• **EXTRAIT PRÉSENTÉ**:
-*-*-
Quant au Prélèvement Forfaitaire Unique de 30 % sur les revenus du capital et plus- values mobiliers (8) entériné par les députés ? La mesure a donné lieu à des débats animés à l’Assemblée Nationale et pour cause. L’objectif affiché par le gouvernement est de « rediriger l’épargne vers l’économie productive ». En réalité, la réforme créera une forme de « neutralité fiscale » entre les différents placements et incitera davantage les particuliers à placer leur épargne à court terme. Elle constitue en outre un véritable cadeau aux plus gros des revenus du capital. Selon les estimations de l’Observatoire des Inégalités, un ménage qui touche 400 000 euros de revenus financiers annuels bénéficiera d’un cadeau fiscal de 96 000 euros. Il sera seulement de 1700 euros par an pour ceux qui perçoivent 50 000 euros de revenus financiers, soit un ratio de 24 contre 3,4 !
En outre, le Prélèvement Forfaitaire Unique fera des perdants parmi ceux qui disposent de revenus imposés à des taux déjà inférieurs à 30 % : même s’ils pourront finalement conserver le régime d’imposition actuel qui leur est plus profitable (impôt sur le revenu ou régime libératoire), ils seront tout de même soumis à la hausse de 1.7 point de pourcentage de la CSG sur leurs prélèvements sociaux.
Comme le souligne l’Observatoire, l’ampleur de ce cadeau pour les plus gros patrimoines – 2 milliards d’euros –risque de constituer un affront à l’endroit des classes populaires et moyennes à l’heure où un nouvel effort leur est demandé pour palier à l’état des finances publiques. Cette mesure constitue à elle seule « l’illustration de l’hypocrisie d’un discours qui taxe davantage le salaire que la spéculation boursière », « qui donne du grain à moudre aux discours populistes qui se focalisent sur les ‘super-riches- et éludent la nécessité d’un effort équitablement partagé entre les contribuables » !
Les réformes ainsi précipitamment entreprises, sans étude préalable d’impact, risquent de n’avoir que des effets structurels limités sur l’économie française et au contraire, faire peser encore davantage le poids de l’effort fiscal sur les classes moyennes, les petits épargnants, et les retraités.
-*-*-
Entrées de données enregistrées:
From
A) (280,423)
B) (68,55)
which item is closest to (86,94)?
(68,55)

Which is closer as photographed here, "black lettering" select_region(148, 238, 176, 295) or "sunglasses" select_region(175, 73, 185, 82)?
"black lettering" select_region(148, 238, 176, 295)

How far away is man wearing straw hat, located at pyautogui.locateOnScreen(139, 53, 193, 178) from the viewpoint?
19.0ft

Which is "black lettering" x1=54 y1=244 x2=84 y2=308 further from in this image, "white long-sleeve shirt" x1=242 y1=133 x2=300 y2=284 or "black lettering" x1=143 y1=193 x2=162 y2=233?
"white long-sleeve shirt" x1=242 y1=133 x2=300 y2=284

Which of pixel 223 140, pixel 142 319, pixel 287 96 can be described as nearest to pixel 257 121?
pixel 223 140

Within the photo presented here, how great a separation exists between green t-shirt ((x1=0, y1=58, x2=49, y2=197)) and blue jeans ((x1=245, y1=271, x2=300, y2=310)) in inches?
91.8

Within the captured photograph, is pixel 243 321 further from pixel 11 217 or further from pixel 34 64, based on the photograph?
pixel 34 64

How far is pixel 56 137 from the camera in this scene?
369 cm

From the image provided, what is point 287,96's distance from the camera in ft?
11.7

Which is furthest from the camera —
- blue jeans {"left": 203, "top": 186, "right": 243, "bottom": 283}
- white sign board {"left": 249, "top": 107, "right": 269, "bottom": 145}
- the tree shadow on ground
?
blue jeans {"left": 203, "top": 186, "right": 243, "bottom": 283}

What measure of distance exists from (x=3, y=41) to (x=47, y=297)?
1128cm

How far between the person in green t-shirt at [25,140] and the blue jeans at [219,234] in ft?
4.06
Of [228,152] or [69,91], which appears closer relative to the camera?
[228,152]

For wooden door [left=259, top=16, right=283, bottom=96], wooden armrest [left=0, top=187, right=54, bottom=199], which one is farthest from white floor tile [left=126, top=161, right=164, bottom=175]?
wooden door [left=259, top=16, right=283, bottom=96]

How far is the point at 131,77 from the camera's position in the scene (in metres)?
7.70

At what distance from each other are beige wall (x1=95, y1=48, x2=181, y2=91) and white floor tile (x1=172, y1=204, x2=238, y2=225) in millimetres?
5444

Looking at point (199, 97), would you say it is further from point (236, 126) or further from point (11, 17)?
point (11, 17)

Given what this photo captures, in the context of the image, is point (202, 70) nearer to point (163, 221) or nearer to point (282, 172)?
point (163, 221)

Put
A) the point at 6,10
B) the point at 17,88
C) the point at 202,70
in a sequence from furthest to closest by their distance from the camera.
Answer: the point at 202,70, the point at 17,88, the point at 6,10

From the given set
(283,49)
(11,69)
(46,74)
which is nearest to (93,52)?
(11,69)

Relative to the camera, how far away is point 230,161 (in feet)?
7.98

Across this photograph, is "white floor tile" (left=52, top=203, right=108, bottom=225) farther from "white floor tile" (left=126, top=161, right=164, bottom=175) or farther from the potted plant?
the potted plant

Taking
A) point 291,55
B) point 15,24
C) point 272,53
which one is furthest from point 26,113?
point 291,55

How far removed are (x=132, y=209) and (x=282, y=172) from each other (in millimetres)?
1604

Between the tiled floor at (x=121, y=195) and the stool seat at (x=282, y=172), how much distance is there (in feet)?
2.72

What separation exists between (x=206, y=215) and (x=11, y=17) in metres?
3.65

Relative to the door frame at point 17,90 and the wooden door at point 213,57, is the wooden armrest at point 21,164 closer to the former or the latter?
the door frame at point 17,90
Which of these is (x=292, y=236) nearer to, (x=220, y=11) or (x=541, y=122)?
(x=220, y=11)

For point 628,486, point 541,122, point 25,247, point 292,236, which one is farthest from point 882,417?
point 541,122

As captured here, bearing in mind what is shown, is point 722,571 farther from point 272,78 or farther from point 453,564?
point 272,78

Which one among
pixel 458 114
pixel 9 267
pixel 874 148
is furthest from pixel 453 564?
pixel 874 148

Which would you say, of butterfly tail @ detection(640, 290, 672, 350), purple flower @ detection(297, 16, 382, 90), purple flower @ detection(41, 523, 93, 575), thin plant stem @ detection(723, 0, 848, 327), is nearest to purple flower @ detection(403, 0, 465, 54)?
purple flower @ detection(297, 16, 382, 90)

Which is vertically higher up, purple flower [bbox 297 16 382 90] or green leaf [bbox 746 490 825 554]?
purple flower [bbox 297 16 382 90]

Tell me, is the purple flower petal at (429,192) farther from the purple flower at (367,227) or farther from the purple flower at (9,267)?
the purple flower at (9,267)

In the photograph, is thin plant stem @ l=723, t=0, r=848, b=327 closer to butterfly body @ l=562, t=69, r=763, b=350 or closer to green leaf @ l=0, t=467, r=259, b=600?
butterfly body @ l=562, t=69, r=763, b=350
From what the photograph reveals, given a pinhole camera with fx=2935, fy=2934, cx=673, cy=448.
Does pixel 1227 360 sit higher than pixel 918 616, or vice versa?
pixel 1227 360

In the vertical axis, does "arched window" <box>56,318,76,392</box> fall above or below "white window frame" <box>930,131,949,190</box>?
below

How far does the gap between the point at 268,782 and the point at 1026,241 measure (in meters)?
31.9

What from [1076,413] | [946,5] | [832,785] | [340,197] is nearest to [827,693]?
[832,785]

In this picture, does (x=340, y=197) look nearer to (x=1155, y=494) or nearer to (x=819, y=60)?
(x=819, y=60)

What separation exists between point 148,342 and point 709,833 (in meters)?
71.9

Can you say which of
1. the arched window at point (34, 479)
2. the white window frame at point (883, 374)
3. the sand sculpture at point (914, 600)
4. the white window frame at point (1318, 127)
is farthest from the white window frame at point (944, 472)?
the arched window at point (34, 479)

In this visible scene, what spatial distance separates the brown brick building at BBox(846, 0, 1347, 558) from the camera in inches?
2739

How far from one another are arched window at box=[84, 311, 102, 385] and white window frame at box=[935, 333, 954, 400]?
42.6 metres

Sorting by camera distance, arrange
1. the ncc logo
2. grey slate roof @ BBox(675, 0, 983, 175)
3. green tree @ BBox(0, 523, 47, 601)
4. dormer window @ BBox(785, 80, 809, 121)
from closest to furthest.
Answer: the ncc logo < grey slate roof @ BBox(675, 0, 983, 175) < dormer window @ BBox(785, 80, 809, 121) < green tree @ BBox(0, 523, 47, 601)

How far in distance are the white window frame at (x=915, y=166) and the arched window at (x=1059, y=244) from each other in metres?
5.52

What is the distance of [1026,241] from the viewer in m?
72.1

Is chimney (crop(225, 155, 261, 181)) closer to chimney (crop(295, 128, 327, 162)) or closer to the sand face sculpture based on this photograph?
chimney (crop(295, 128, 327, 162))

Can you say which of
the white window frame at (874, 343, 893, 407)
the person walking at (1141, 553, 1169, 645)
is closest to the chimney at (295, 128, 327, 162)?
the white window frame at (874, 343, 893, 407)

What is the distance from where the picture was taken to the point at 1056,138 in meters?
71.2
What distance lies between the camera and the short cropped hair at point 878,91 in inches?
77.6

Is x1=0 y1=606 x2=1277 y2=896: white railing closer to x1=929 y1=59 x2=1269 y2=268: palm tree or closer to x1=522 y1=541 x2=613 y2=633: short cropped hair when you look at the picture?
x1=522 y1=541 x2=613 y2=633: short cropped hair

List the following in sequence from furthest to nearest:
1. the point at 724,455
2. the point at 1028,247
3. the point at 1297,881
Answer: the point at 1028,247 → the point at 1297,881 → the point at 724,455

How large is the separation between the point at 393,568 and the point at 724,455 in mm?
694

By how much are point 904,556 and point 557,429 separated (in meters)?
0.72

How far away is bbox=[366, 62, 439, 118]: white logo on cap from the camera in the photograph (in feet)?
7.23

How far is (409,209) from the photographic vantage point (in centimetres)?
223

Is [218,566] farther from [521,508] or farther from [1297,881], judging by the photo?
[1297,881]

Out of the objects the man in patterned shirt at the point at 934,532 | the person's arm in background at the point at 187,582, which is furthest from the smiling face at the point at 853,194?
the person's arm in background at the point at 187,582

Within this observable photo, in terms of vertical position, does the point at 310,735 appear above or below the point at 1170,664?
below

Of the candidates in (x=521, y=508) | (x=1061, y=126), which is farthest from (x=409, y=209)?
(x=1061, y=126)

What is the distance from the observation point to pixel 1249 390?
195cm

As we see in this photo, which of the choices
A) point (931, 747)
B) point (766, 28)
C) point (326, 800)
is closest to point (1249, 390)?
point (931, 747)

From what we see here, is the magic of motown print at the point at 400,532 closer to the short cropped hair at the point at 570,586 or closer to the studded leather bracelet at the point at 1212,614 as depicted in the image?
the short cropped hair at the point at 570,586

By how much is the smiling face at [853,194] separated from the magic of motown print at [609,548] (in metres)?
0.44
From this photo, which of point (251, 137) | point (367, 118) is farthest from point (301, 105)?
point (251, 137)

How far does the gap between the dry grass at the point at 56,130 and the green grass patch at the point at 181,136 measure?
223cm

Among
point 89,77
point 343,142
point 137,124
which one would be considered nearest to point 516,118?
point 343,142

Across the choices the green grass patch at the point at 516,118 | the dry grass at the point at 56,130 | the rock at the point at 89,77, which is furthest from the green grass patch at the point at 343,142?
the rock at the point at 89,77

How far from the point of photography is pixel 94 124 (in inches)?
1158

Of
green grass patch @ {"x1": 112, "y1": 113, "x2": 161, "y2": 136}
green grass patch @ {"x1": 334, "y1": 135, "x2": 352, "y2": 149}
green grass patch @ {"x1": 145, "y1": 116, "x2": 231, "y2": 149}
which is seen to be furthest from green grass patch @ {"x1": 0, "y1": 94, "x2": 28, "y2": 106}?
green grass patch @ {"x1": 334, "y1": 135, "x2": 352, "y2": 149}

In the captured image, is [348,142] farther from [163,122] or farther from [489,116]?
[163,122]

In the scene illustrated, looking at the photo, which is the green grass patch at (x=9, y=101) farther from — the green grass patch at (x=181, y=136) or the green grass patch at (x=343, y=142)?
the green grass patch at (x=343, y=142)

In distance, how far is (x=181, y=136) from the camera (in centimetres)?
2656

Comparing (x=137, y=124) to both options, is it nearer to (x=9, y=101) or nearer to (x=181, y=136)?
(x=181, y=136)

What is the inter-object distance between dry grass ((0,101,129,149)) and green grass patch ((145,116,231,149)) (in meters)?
-*-*-
Prolongez le texte sur le Prélèvement Forfaitaire Unique et la réforme fiscale en reprenant après sa dernière phrase.

• **RÉPONSE**:
1 « Le Massacre Fiscal », Editions du Moment, 2015.
2 CSG, recette universelle portant sur les revenus du travail, du capital et de remplacement pour le financement de la protection sociale.
3 Ainsi que de la quasi-suppression de la cotisation d’allocations familiales et de l’accroissement de l’exonération des cotisations d’assurance maladie et maternité pour les actifs indépendants.
4 Les propositions d’amendement visant à exonérer de la hausse de la CSG les pensionnés d’invalidité et les résidents en maison de retraite n’ont pas été adoptés.
5 2,4 % du revenu brute pour l’assurance chômage et 0,75 % pour l’assurance maladie. La CSG devrait finalement être déductible des revenus imposables (article 38 du PLF).
6 De même que les actifs immobiliers dévolus à l’activité industrielle, commerciale, artisanale, agricole ou libérale des sociétés Le seuil d’imposition (patrimoine immobilier pour un actif net supérieur à 1.3 millions d’euros) et le barème progressif (de 0,5 % à 1,5 %) restent les mêmes.
7 Il entraînera un manque à gagner de près de 3,2 milliards d’euros là où l’Etat en perd déjà des milliards du fait de l’évasion fiscale.
8 Grosso modo, tous les produits financiers soumis jusqu’à présent au barème progressif de l’impôt sur le revenu : les actions, les obligations, les sicav et fonds commun de placement, l’assurance-vie, les placements bancaires fiscalisés..). Le livret A et le PEA ne seront pas concernés par le PFU, les revenus fonciers non plus.